> [What is asked]:
Everything from the line that contains "Which particular item" through the final line of the records should be written out exactly, and nothing outside that span.

(Image and question records)
····················
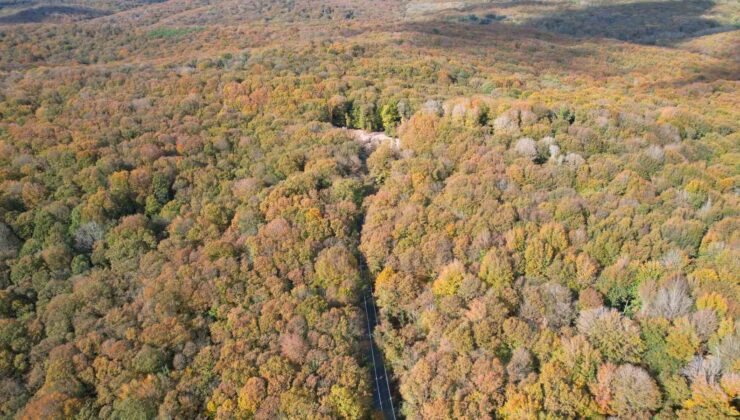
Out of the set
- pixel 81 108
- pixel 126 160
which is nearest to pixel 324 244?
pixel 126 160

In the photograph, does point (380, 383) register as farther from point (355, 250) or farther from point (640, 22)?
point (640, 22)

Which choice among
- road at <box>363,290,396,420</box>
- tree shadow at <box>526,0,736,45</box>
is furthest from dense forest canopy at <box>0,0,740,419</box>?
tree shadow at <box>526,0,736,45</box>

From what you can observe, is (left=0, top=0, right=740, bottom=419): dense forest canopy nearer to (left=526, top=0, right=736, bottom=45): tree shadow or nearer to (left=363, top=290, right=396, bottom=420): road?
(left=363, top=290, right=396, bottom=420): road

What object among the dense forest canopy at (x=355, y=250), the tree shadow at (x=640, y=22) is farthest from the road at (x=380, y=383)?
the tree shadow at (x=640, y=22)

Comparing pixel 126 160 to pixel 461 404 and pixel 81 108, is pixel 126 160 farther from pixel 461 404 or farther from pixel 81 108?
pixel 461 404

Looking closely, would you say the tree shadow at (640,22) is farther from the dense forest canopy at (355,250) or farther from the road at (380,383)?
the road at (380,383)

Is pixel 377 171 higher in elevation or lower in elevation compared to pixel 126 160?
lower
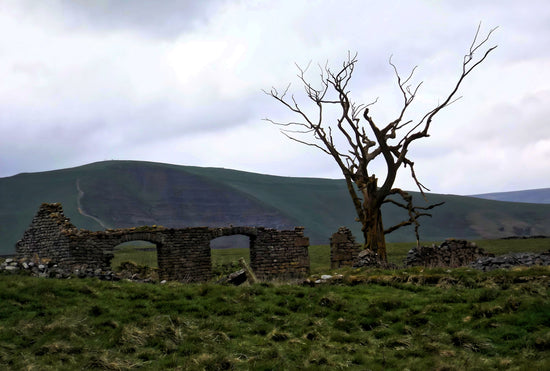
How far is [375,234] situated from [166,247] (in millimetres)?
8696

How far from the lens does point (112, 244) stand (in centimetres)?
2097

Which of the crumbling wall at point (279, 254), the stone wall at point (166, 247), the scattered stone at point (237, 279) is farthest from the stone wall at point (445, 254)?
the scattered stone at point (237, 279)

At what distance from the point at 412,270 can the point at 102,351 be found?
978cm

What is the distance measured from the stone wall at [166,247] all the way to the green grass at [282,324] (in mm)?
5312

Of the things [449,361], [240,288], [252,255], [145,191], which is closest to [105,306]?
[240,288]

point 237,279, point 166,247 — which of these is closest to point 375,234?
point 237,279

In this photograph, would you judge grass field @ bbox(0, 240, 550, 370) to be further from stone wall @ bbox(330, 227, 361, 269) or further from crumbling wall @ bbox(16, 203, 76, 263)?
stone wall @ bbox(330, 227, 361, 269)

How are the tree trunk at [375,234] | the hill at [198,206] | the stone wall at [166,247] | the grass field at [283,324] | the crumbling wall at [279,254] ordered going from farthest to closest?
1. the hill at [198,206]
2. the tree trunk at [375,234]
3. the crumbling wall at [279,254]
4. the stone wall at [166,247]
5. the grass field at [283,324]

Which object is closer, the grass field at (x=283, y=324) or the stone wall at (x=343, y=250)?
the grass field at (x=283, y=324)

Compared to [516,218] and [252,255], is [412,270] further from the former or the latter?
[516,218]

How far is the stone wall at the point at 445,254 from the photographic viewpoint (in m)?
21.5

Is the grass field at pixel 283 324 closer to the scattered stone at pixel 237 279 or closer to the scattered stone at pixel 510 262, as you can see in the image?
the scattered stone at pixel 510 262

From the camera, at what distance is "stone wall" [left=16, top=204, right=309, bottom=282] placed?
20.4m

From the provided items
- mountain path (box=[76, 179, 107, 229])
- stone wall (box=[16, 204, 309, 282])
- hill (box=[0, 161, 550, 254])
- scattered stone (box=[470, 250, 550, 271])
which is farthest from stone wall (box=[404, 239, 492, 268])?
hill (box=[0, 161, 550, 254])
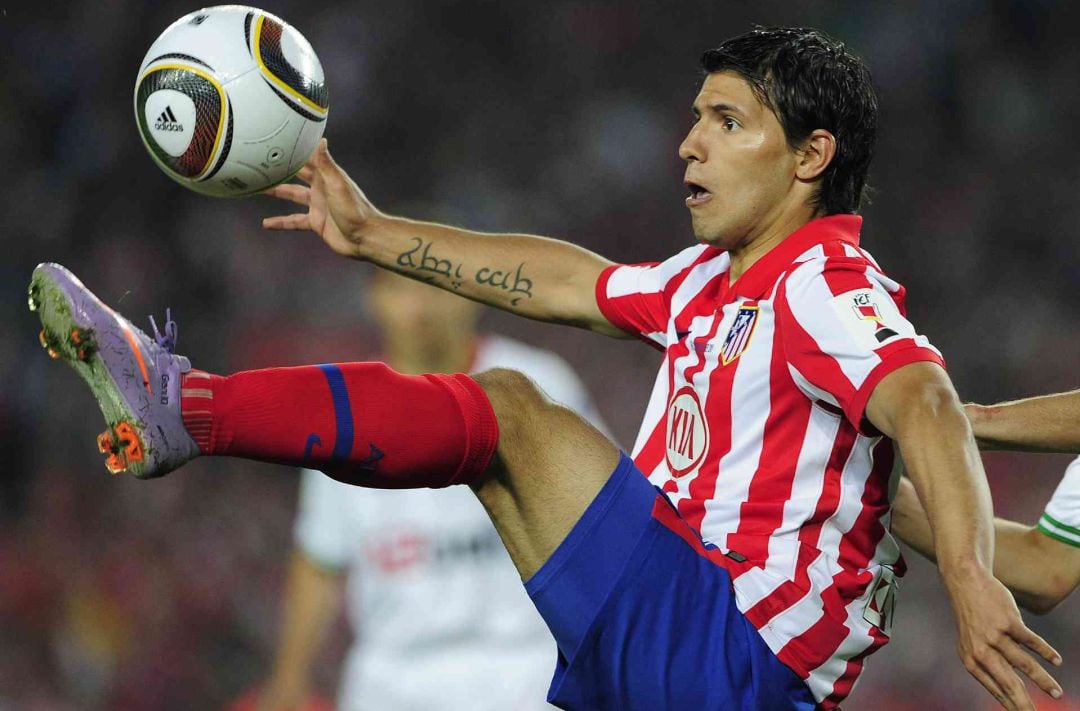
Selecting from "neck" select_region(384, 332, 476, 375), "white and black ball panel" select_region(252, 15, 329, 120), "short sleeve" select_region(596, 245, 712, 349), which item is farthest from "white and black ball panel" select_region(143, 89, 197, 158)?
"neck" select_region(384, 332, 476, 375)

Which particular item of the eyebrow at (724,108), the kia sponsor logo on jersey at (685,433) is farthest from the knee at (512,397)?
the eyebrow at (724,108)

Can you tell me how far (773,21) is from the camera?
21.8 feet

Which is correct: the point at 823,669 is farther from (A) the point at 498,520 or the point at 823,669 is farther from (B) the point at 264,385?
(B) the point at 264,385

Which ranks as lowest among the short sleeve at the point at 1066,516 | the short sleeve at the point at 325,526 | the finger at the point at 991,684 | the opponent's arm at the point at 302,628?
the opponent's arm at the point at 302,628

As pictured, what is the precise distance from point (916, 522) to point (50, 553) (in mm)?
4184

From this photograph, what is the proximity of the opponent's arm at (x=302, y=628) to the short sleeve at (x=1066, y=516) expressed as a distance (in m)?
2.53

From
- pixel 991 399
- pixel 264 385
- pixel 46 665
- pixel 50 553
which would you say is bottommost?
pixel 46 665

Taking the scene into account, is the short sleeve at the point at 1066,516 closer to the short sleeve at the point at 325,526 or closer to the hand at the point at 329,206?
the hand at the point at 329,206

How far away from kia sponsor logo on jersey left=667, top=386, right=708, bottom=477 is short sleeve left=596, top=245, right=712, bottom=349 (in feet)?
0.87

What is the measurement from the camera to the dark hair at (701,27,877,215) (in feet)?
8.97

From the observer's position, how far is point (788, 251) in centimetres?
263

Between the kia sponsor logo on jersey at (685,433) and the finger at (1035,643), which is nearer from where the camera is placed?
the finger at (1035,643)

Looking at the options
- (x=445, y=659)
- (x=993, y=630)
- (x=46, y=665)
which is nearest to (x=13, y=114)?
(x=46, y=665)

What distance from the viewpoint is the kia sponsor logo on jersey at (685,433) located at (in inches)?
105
····················
> [Exercise response]:
Which particular item of the eyebrow at (724,108), the kia sponsor logo on jersey at (685,433) is farthest from the knee at (512,397)?
the eyebrow at (724,108)

Can you tell me how far (773,21) is from the camera?
21.8 feet

Which is correct: the point at 823,669 is farther from (A) the point at 498,520 or the point at 823,669 is farther from (B) the point at 264,385?
(B) the point at 264,385

Which ranks as lowest among the short sleeve at the point at 1066,516 | the short sleeve at the point at 325,526 | the finger at the point at 991,684 | the opponent's arm at the point at 302,628?
the opponent's arm at the point at 302,628

As pictured, what is the precise distance from point (916, 522) to point (50, 553) (in mm)?
4184

From this photograph, what is the proximity of the opponent's arm at (x=302, y=628) to the short sleeve at (x=1066, y=516) expressed as a distance (in m)?
2.53

From
- pixel 991 399
- pixel 264 385
- pixel 46 665
- pixel 50 553
which would you say is bottommost?
pixel 46 665

Taking the scene into account, is the short sleeve at the point at 1066,516 closer to the short sleeve at the point at 325,526 or closer to the hand at the point at 329,206?
the hand at the point at 329,206

How far away from kia sponsor logo on jersey left=667, top=386, right=708, bottom=477 is short sleeve left=596, top=245, right=712, bottom=349 (in feet)?
0.87

What is the measurement from the camera to the dark hair at (701,27,877,215) (in feet)?
8.97

From the observer's position, how far is point (788, 251) in centimetres?
263

Between the kia sponsor logo on jersey at (685,433) and the finger at (1035,643), which is nearer from where the camera is placed?
the finger at (1035,643)

Looking at the options
- (x=445, y=659)
- (x=993, y=630)
- (x=46, y=665)
which is nearest to (x=13, y=114)?
(x=46, y=665)

What distance from the viewpoint is the kia sponsor logo on jersey at (685,433) located at (in inches)?
105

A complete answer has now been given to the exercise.